→ ACTIVITÉ 1
D’après le texte retenu, quelles doivent être les valeurs fondatrices de la vie collective ?
→ ACTIVITÉ 2
Recopiez fidèlement le passage du texte retenu qui va de « Il ne s’agit » jusqu’à « son appartenance ethnoculturelle. ».

→ TEXTE RETENU
+ + + +
Après avoir examiné de manière approfondie la question de la communauté ethnoculturelle (l’ethnie tout simplement), de même que celle de la liberté individuelle, Amadou Sadjo procède à une critique serrée de la raison communautaire pour prôner l’intercommunautaire.
La question est de savoir comment des communautés aux structures normatives différentes peuvent coexister afin que la vie de chacun soit sécurisée. En somme, il faut définir les valeurs morales sur lesquelles les communautés doivent s’entendre en vue du bien commun, ce qui revient à exclure de l’entente toutes les considérations arbitraires et contingentes.
Il s’agit de conclure un « pacte d’humanité » dans lequel l’origine communautaire est sans importance et est susceptible de faire l’objet d’une négociation. Sont donc nulles et non avenues toutes les logiques exclusives et les considérations communautaires partisanes.
Il ne s’agit pas de nier l’identité ethnique, mais de la disqualifier comme critère pertinent dans l’élaboration du contrat moral et politique fondateur de la société des communautés. De ce fait, on établit un espace moral commun qui reconnaît et rend possible le pluralisme communautaire.
Le contrat moral et politique doit réguler non seulement la sphère intercommunautaire mais aussi avoir droit de regard sur ce qui se passe au sein des communautés. Reste à définir la nature du pouvoir commun à mettre en place qui soit une instance neutre devant veiller au respect dû à chaque individu, indépendamment de son appartenance ethnoculturelle.
Les règles qui doivent organiser les interdépendances entre les individus et les communautés doivent être définies par tous et donner les moyens efficaces de contestation publique pour défendre leurs intérêts. Pour cela, il faut empêcher que le pouvoir politique soit soumis à l’autorité d’une personne ou d’une communauté ethnoculturelle. Il doit donc être nécessairement un bien commun.
Les valeurs fondatrices de la vie collective doivent être la justice, l’égalité et la liberté. Si l’exercice du pouvoir est non conforme à ces valeurs, il doit être contesté et jugé illégitime par des autorités publiques chargées de faire respecter les principes fondateurs de la communauté politique.
Le pouvoir étant une institution commune, son exercice requiert une source de légitimité consensuelle, ainsi que des mécanismes de surveillance et de contrôle pour lutter contre le risque de corruption et d’usure auquel il est confronté. De même, celui qui l’exerce doit rendre des comptes à la société.
Car la gouvernance de l’espace public est intimement liée à la notion de la responsabilité. Le pouvoir doit ainsi être jugé et évalué à la lumière des principes normatifs discutés et acceptés par tous (le contrat moral et politique). C’est la première étape vers la constitution d’un espace public affranchi de l’arbitraire des volontés individuelles, qui devient donc autonome.
Le principe de la responsabilité permet à la société de jouer son rôle de vigile du politique mais aussi de revendiquer son droit de participer aux décisions qui touchent à la gouvernance de la sphère publique. Ses organes représentatifs peuvent alors s’ériger en véritables contre-pouvoirs.
+ + + +
→ DONNÉES RECUEILLIES
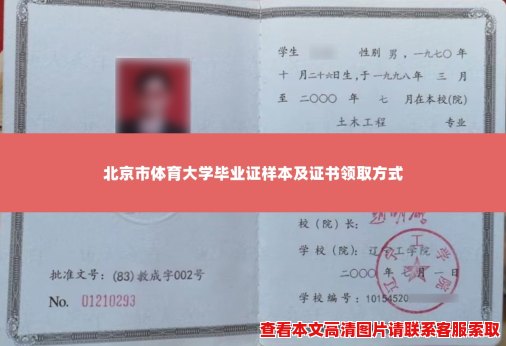 北京市体育大学毕业证样本及证书领取方式 北京市体育大学毕业证样本及证书领取方式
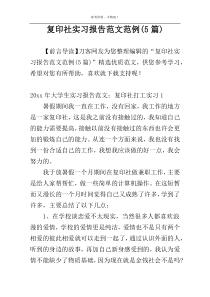 复印社实习报告范文范例(5篇)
+ + + +
→ RÉPONSE ÉCRITE 1
La justice, l’égalité et la liberté.

→ RÉPONSE ÉCRITE 2
Il ne s’agit pas de nier l’identité ethnique, mais de la disqualifier comme critère pertinent dans l’élaboration du contrat moral et politique fondateur de la société des communautés. De ce fait, on établit un espace moral commun qui reconnaît et rend possible le pluralisme communautaire.
Le contrat moral et politique doit réguler non seulement la sphère intercommunautaire mais aussi avoir droit de regard sur ce qui se passe au sein des communautés. Reste à définir la nature du pouvoir commun à mettre en place qui soit une instance neutre devant veiller au respect dû à chaque individu, indépendamment de son appartenance ethnoculturelle.